Running the numbers I was surprised how cost competitive the sand bucket is for something like a chicken coop. Sure the panel(s) are wasted most of the year, but you don’t exactly need an electrician to set this up either. Probably also worth considering for redundancy in some situations.

1 comments

The monetary case of PV does not account for the damage that is done to the environment over the entire lifecycle. Solar hot water panels are ecologically superior. Not only are they more efficient in W/sqm. Their production is not as energy intensive (plumbing included), the recycling process is less complex, poisonous materials can mostly be avoided. If heat is the desired product, they probably beat PV by an order of magnitude in the energetic dimension.
PV’s falling prices have also been associated with falling environmental harm. When you’re talking multiple orders of magnitude you just cannot require as much in production.

IE: You can’t burn 500 gallons of gas if the end product costs 500$. That applies not just to transportation but also how much material and thus mining the raw materials you need, including refining them, the amount of chemicals you can use per panel, how much electricity you can use in production of the device including precursors etc.

The argument is valid, if energy is not subsidised. However, burning pv for resistance heating is still wasteful and should be avoided. It is only acceptable for peak production that cannot be put to better use.
It’s wasteful of electricity not necessarily resources.

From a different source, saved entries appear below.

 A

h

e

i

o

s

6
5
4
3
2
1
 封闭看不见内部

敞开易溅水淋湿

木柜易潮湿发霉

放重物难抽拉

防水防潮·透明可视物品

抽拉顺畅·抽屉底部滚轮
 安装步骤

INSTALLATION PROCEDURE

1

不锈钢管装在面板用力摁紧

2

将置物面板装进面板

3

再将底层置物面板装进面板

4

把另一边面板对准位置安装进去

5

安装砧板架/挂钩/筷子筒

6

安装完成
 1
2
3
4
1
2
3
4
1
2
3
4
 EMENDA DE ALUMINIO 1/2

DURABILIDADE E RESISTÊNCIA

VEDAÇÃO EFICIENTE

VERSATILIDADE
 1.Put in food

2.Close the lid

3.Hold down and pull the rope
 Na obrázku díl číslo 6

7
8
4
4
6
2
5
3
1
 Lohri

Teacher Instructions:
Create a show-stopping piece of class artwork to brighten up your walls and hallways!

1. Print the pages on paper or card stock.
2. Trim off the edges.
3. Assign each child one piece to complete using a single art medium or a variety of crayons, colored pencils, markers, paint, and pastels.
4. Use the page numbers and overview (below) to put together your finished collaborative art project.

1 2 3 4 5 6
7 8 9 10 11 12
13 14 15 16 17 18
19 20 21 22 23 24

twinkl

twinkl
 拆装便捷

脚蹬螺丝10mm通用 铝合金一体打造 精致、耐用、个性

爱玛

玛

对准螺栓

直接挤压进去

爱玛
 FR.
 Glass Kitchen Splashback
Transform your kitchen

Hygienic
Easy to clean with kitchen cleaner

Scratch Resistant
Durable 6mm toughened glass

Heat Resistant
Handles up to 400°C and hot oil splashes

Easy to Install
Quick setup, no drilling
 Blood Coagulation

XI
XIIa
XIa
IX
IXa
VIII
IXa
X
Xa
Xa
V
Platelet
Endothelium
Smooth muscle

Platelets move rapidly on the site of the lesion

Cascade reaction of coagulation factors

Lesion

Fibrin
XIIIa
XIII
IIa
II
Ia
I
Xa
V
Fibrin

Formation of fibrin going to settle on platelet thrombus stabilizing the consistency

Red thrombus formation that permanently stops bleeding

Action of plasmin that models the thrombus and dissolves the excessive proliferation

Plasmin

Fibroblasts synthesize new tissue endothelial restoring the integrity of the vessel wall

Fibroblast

One of the numbers I was looking at compared air sourced heat pump at night when it’s coldest vs this kind of resistive heat battery. Solar panels are far cheaper and better for the environment on a kWh/day basis so even if the COP is 3 (or less it gets colder at night) * 90%(losses from battery) = fewer panels you more than offset it by needing far more batteries.

Obviously solar thermal setups have advantages if you need lots of heat, but they are also wasted most of the year. If 8-10 months a year you’re only using them for hot water then annual efficiency is closer to 25% than 90%.

You can run a heat pump with the electricity. That changed the calculation a bit.
Sure but a heat pump was not the scenario in the parent post.